_Teks yang Disediakan_
┏━━

Praktik reformasi demokrasi di negeri ini telah memasuki satu dekade lebih, sekitar 15 tahun, sejak bergulir di tahun 1998 silam. Sayangnya, dalam perjalanannya belum mampu memenuhi harapan publik. Bahkan disinyalir justru telah melahirkan beragam gejolak sosial dan konflik kebangsaan yang sangat memprihatinkan sekaligus membahayakan bagi ketahanan dari kedaulatan dan keutuhan bangsa dan negara. Tragisnya, praktik korupsi di tengah kehidupan birokrasi pemerintahan justru semakin merajarela dengan beragam modusnya secara masif dan sistemik. Faktanya, satu demi satu para elite politik penguasa pemangku kebijakan tersandera praktik korupsi dan secara sukarela dipaksa oleh lembaga hukum termasuk komisi pemberantasan korupsi (KPK) harus menjalani kehidupan barunya di hotel prodeo alias dibalik jeruji besi, atau penjara.

┗━━

_Instruksi Tertulis 1_
Berapa jumlah baris dalam catatan yang memuat kata "statue" jika huruf besar dan kecil dibedakan? Sebutkan angkanya saja.

_Catatan yang Disediakan_
┏━━

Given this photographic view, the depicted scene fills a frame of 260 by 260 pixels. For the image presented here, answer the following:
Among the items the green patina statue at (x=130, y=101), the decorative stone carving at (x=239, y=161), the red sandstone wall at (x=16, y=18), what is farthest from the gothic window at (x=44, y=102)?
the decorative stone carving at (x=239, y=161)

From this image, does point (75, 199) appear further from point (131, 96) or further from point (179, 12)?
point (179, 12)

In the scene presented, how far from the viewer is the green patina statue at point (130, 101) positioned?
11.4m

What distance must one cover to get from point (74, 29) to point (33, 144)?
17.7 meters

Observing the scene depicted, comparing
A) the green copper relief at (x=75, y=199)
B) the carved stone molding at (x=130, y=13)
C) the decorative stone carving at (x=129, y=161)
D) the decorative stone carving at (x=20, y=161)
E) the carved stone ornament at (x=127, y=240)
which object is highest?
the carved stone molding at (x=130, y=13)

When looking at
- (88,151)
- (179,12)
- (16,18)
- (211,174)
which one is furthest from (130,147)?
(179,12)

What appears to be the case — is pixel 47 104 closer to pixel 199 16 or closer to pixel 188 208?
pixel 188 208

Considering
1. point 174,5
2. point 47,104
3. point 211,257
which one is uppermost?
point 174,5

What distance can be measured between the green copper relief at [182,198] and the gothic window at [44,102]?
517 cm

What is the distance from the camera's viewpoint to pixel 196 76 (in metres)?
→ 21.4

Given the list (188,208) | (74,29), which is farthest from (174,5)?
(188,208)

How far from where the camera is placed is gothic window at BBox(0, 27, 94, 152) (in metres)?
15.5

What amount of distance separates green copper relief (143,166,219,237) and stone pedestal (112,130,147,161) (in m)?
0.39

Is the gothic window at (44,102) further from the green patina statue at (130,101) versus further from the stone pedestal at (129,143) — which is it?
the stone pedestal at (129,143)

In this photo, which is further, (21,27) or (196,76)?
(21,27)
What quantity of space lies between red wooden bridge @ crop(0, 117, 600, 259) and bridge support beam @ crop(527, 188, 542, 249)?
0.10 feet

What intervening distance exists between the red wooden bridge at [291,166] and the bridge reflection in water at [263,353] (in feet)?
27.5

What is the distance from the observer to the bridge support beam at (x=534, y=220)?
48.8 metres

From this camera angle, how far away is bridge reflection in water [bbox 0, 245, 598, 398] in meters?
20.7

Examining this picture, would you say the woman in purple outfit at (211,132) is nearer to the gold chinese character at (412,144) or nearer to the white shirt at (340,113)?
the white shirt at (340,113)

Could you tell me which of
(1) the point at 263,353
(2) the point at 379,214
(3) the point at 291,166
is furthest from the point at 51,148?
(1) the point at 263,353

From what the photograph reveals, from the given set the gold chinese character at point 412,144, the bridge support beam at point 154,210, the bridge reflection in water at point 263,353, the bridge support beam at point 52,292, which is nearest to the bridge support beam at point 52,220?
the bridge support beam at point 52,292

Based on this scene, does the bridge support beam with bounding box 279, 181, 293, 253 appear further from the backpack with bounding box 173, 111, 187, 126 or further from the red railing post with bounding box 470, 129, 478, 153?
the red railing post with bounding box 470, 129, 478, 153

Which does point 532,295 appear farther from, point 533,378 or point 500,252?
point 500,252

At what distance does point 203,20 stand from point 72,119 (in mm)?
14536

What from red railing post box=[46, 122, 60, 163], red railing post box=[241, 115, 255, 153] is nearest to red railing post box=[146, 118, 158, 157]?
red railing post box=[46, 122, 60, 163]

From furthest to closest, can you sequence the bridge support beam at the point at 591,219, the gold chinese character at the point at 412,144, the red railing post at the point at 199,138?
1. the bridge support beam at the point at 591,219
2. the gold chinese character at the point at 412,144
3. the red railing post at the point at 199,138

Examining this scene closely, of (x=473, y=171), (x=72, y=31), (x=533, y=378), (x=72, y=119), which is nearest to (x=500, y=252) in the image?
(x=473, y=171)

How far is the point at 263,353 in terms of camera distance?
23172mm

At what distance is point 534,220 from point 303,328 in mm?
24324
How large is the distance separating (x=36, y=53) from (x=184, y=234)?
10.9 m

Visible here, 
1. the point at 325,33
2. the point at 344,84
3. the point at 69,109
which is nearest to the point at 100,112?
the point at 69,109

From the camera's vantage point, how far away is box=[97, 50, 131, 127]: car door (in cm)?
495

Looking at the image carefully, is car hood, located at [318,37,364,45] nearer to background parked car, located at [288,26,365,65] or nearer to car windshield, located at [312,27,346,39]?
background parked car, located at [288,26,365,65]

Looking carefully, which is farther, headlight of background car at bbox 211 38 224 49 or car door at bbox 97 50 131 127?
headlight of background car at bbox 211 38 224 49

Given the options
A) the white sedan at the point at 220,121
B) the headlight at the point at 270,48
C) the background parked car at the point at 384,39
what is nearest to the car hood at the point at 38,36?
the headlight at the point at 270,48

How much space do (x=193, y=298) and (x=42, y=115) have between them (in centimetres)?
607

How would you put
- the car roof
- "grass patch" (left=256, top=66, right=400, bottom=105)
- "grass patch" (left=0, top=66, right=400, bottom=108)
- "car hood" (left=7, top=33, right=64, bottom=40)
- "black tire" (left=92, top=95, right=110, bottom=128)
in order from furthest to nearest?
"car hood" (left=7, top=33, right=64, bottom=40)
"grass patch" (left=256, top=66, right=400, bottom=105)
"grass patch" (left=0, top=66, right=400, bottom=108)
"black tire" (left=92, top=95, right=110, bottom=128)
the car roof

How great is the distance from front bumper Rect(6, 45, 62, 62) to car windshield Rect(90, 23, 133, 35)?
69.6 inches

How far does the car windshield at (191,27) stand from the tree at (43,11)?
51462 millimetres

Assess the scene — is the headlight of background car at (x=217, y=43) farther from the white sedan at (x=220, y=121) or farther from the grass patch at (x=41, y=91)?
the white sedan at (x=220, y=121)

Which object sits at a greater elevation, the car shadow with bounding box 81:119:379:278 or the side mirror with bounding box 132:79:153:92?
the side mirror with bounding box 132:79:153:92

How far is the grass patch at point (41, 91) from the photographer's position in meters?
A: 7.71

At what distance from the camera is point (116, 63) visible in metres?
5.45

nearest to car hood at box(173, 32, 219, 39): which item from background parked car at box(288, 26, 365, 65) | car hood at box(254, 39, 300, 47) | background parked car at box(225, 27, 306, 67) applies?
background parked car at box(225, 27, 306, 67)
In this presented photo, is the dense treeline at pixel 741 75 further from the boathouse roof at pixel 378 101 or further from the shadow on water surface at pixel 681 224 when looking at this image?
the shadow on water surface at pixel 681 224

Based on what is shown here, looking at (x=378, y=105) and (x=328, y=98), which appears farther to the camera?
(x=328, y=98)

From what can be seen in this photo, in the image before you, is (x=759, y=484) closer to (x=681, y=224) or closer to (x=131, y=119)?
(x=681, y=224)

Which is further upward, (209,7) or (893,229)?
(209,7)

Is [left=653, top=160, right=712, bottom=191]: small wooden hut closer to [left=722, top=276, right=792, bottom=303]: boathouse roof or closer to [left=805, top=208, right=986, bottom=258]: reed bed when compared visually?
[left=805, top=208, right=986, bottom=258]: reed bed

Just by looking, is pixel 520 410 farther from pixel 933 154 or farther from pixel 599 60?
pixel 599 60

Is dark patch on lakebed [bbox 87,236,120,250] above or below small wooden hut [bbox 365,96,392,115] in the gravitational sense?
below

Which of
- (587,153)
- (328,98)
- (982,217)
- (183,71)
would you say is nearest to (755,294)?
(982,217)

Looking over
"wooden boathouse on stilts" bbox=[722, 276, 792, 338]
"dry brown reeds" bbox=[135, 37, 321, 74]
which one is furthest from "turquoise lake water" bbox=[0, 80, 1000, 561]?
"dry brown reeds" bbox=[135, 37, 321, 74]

┗━━
┏━━

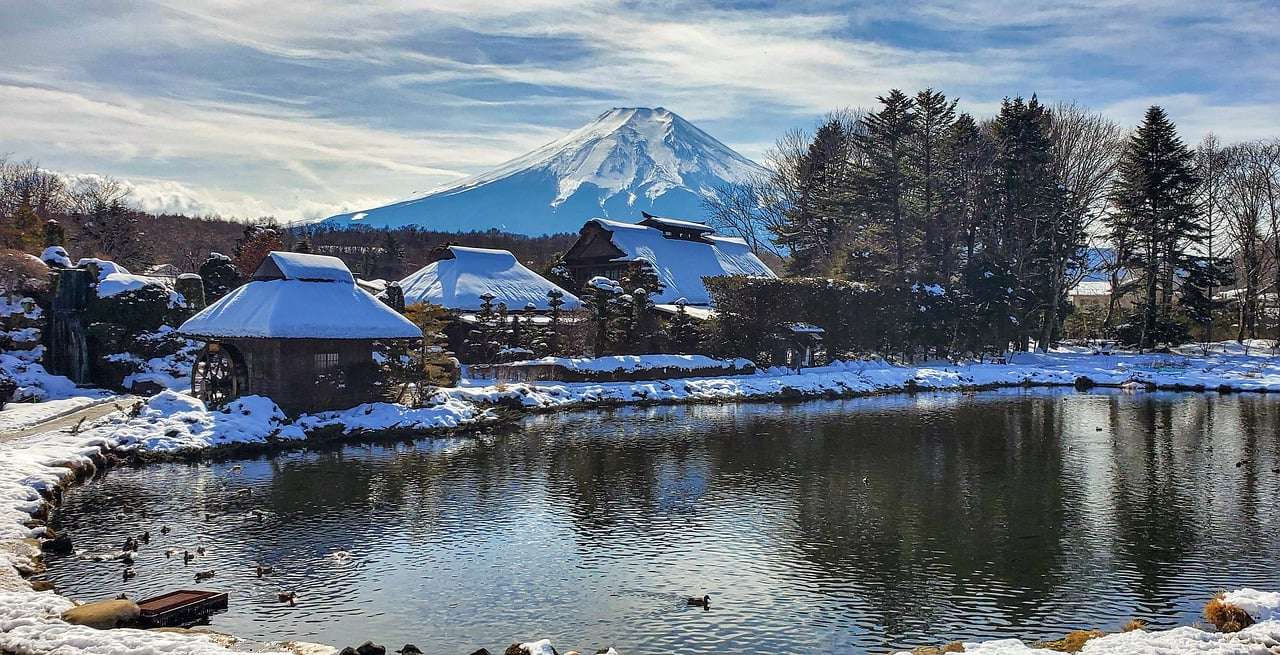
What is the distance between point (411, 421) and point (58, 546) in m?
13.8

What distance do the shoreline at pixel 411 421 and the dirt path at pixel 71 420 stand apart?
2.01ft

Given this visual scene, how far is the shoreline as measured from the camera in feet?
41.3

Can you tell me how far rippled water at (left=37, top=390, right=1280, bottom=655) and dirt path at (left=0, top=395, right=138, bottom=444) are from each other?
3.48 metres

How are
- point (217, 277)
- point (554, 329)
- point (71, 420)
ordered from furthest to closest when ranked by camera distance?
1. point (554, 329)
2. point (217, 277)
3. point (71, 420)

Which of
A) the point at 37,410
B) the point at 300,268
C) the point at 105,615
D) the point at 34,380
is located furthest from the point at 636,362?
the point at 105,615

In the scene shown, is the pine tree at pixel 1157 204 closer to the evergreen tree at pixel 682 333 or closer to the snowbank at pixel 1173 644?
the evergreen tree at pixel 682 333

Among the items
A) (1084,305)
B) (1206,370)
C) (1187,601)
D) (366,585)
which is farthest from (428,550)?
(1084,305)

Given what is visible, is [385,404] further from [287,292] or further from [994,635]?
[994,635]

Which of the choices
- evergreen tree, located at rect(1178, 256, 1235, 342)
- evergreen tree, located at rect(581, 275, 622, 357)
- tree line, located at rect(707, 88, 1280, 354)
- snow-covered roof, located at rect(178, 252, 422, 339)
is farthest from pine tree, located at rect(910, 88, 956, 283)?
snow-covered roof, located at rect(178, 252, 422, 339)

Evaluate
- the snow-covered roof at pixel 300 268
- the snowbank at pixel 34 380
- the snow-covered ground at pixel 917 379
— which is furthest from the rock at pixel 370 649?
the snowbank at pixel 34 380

┗━━

_Instruksi Tertulis 2_
Salin persis bagian teks tentang reformasi demokrasi dari "Praktik reformasi demokrasi" sampai "besi, atau penjara.".

_Hasil Latihan 1_
3

_Hasil Latihan 2_
Praktik reformasi demokrasi di negeri ini telah memasuki satu dekade lebih, sekitar 15 tahun, sejak bergulir di tahun 1998 silam. Sayangnya, dalam perjalanannya belum mampu memenuhi harapan publik. Bahkan disinyalir justru telah melahirkan beragam gejolak sosial dan konflik kebangsaan yang sangat memprihatinkan sekaligus membahayakan bagi ketahanan dari kedaulatan dan keutuhan bangsa dan negara. Tragisnya, praktik korupsi di tengah kehidupan birokrasi pemerintahan justru semakin merajarela dengan beragam modusnya secara masif dan sistemik. Faktanya, satu demi satu para elite politik penguasa pemangku kebijakan tersandera praktik korupsi dan secara sukarela dipaksa oleh lembaga hukum termasuk komisi pemberantasan korupsi (KPK) harus menjalani kehidupan barunya di hotel prodeo alias dibalik jeruji besi, atau penjara.